§ ACTIVITY:
Output each record below exactly. No images go in the copy.

Records from a dataset

━━━━━━━━

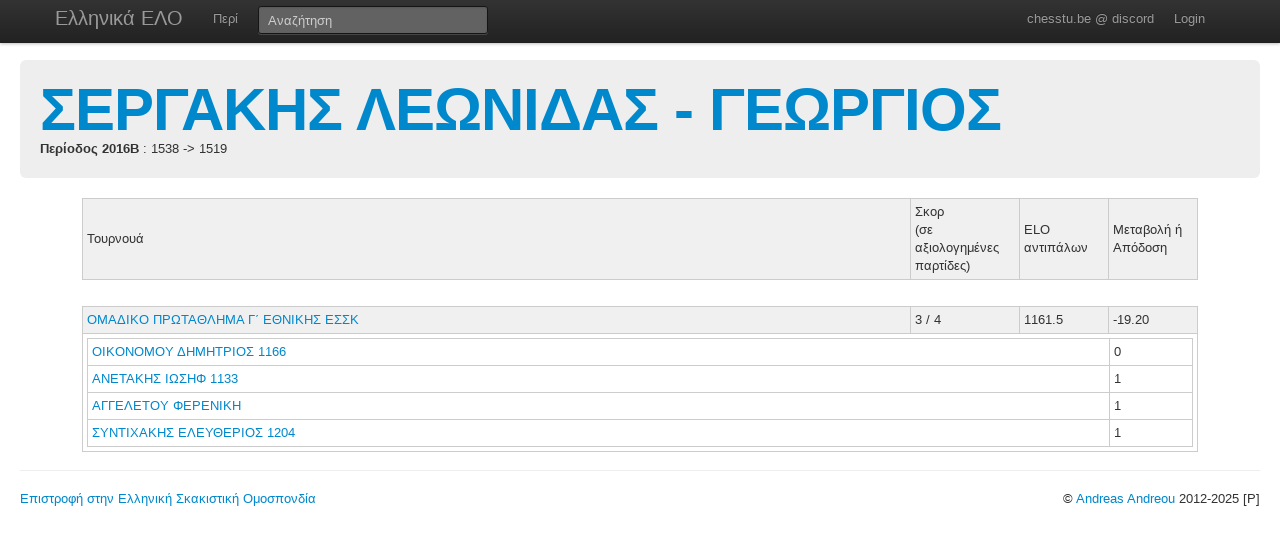

--- FILE ---
content_type: text/css
request_url: https://chesstu.be/less/print.css
body_size: 232
content:
.navbar {
	display:none;
}

.hero {
	background-color:#fff;
}

.results table.players {
	width:100%;
}

.results table.players td {
	border-bottom: 1px solid #aaa;
}

.results table.players td {
	border-bottom: 1px solid #ccc;
	padding: 1px 2px;
}

a, body {
	color:black;
	text-decoration: none;
	font-size: 9pt;
	font-family: sans-serif;
}

h1 {
	margin: 0;
	padding: 0;
}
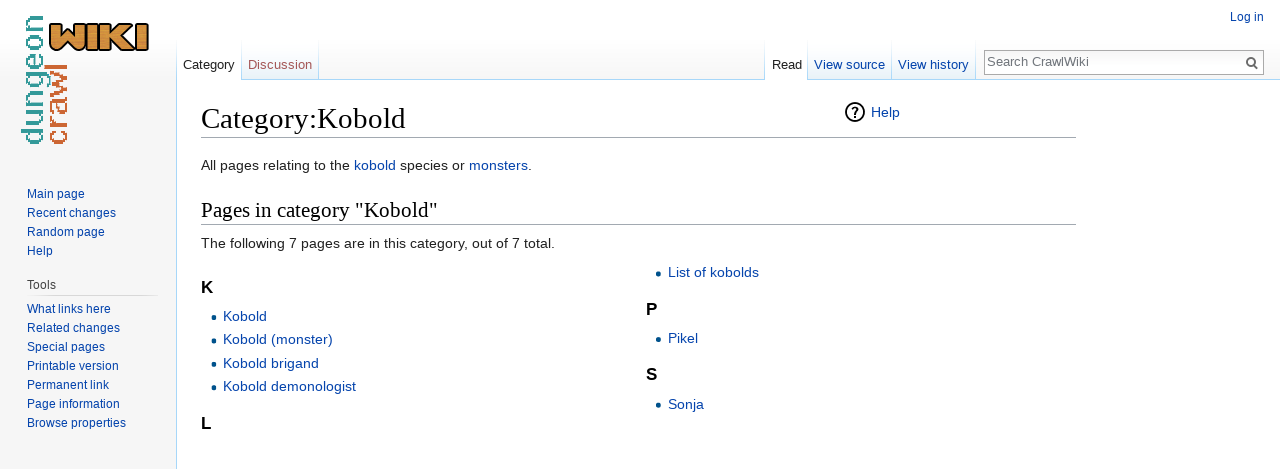

--- FILE ---
content_type: text/html; charset=utf-8
request_url: https://www.google.com/recaptcha/api2/aframe
body_size: 267
content:
<!DOCTYPE HTML><html><head><meta http-equiv="content-type" content="text/html; charset=UTF-8"></head><body><script nonce="dl-yLjFkU6w0vfqpHioL6A">/** Anti-fraud and anti-abuse applications only. See google.com/recaptcha */ try{var clients={'sodar':'https://pagead2.googlesyndication.com/pagead/sodar?'};window.addEventListener("message",function(a){try{if(a.source===window.parent){var b=JSON.parse(a.data);var c=clients[b['id']];if(c){var d=document.createElement('img');d.src=c+b['params']+'&rc='+(localStorage.getItem("rc::a")?sessionStorage.getItem("rc::b"):"");window.document.body.appendChild(d);sessionStorage.setItem("rc::e",parseInt(sessionStorage.getItem("rc::e")||0)+1);localStorage.setItem("rc::h",'1768592993930');}}}catch(b){}});window.parent.postMessage("_grecaptcha_ready", "*");}catch(b){}</script></body></html>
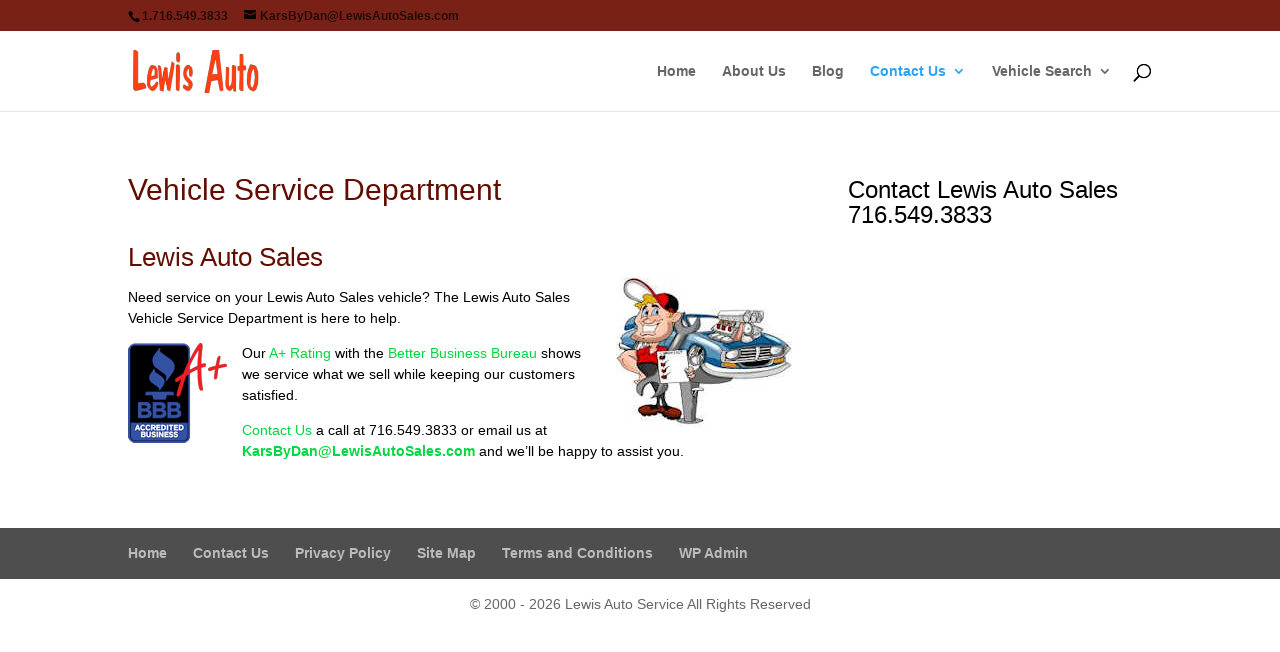

--- FILE ---
content_type: application/x-javascript
request_url: https://www.lewisautosales.com/wp-content/uploads/wtfdivi/wp_footer.js?ver=1522846538
body_size: 48
content:
jQuery('#footer-info').html("\u00a9 2000 - <span class=\"divibooster_year\"><\/span><script>jQuery(function($){$(\".divibooster_year\").text(new Date().getFullYear());});<\/script>    Lewis Auto Service   All Rights Reserved");jQuery(function($){});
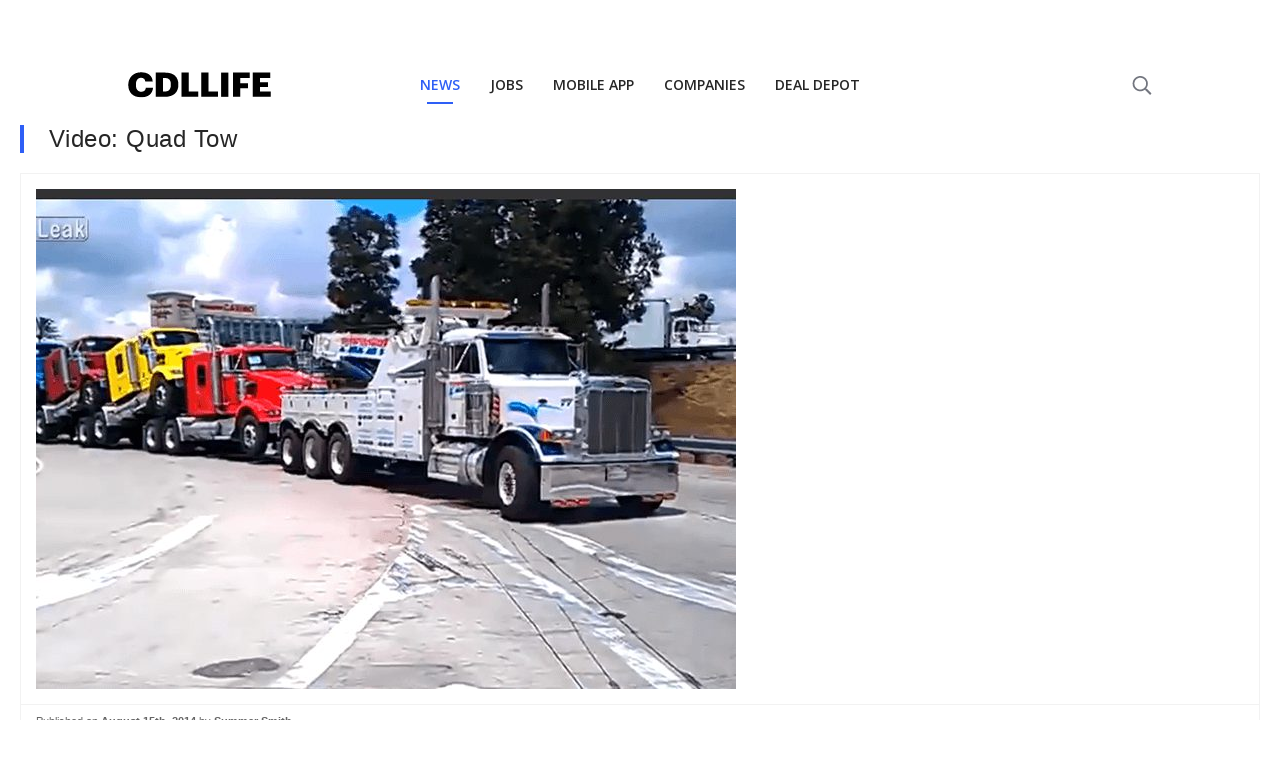

--- FILE ---
content_type: text/html; charset=utf-8
request_url: https://www.google.com/recaptcha/api2/aframe
body_size: 267
content:
<!DOCTYPE HTML><html><head><meta http-equiv="content-type" content="text/html; charset=UTF-8"></head><body><script nonce="-WcZ8ArXNrSDYco7IXEtZQ">/** Anti-fraud and anti-abuse applications only. See google.com/recaptcha */ try{var clients={'sodar':'https://pagead2.googlesyndication.com/pagead/sodar?'};window.addEventListener("message",function(a){try{if(a.source===window.parent){var b=JSON.parse(a.data);var c=clients[b['id']];if(c){var d=document.createElement('img');d.src=c+b['params']+'&rc='+(localStorage.getItem("rc::a")?sessionStorage.getItem("rc::b"):"");window.document.body.appendChild(d);sessionStorage.setItem("rc::e",parseInt(sessionStorage.getItem("rc::e")||0)+1);localStorage.setItem("rc::h",'1768973578103');}}}catch(b){}});window.parent.postMessage("_grecaptcha_ready", "*");}catch(b){}</script></body></html>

━━━━━━━━

§ SOLUTION:
--- FILE ---
content_type: text/css
request_url: https://chesstu.be/less/print.css
body_size: 232
content:
.navbar {
	display:none;
}

.hero {
	background-color:#fff;
}

.results table.players {
	width:100%;
}

.results table.players td {
	border-bottom: 1px solid #aaa;
}

.results table.players td {
	border-bottom: 1px solid #ccc;
	padding: 1px 2px;
}

a, body {
	color:black;
	text-decoration: none;
	font-size: 9pt;
	font-family: sans-serif;
}

h1 {
	margin: 0;
	padding: 0;
}

--- FILE ---
content_type: text/html; charset=utf-8
request_url: https://www.google.com/recaptcha/api2/aframe
body_size: 267
content:
<!DOCTYPE HTML><html><head><meta http-equiv="content-type" content="text/html; charset=UTF-8"></head><body><script nonce="dl-yLjFkU6w0vfqpHioL6A">/** Anti-fraud and anti-abuse applications only. See google.com/recaptcha */ try{var clients={'sodar':'https://pagead2.googlesyndication.com/pagead/sodar?'};window.addEventListener("message",function(a){try{if(a.source===window.parent){var b=JSON.parse(a.data);var c=clients[b['id']];if(c){var d=document.createElement('img');d.src=c+b['params']+'&rc='+(localStorage.getItem("rc::a")?sessionStorage.getItem("rc::b"):"");window.document.body.appendChild(d);sessionStorage.setItem("rc::e",parseInt(sessionStorage.getItem("rc::e")||0)+1);localStorage.setItem("rc::h",'1768592993930');}}}catch(b){}});window.parent.postMessage("_grecaptcha_ready", "*");}catch(b){}</script></body></html>

--- FILE ---
content_type: application/x-javascript
request_url: https://www.lewisautosales.com/wp-content/uploads/wtfdivi/wp_footer.js?ver=1522846538
body_size: 48
content:
jQuery('#footer-info').html("\u00a9 2000 - <span class=\"divibooster_year\"><\/span><script>jQuery(function($){$(\".divibooster_year\").text(new Date().getFullYear());});<\/script>    Lewis Auto Service   All Rights Reserved");jQuery(function($){});

--- FILE ---
content_type: text/html; charset=utf-8
request_url: https://www.google.com/recaptcha/api2/aframe
body_size: 267
content:
<!DOCTYPE HTML><html><head><meta http-equiv="content-type" content="text/html; charset=UTF-8"></head><body><script nonce="-WcZ8ArXNrSDYco7IXEtZQ">/** Anti-fraud and anti-abuse applications only. See google.com/recaptcha */ try{var clients={'sodar':'https://pagead2.googlesyndication.com/pagead/sodar?'};window.addEventListener("message",function(a){try{if(a.source===window.parent){var b=JSON.parse(a.data);var c=clients[b['id']];if(c){var d=document.createElement('img');d.src=c+b['params']+'&rc='+(localStorage.getItem("rc::a")?sessionStorage.getItem("rc::b"):"");window.document.body.appendChild(d);sessionStorage.setItem("rc::e",parseInt(sessionStorage.getItem("rc::e")||0)+1);localStorage.setItem("rc::h",'1768973578103');}}}catch(b){}});window.parent.postMessage("_grecaptcha_ready", "*");}catch(b){}</script></body></html>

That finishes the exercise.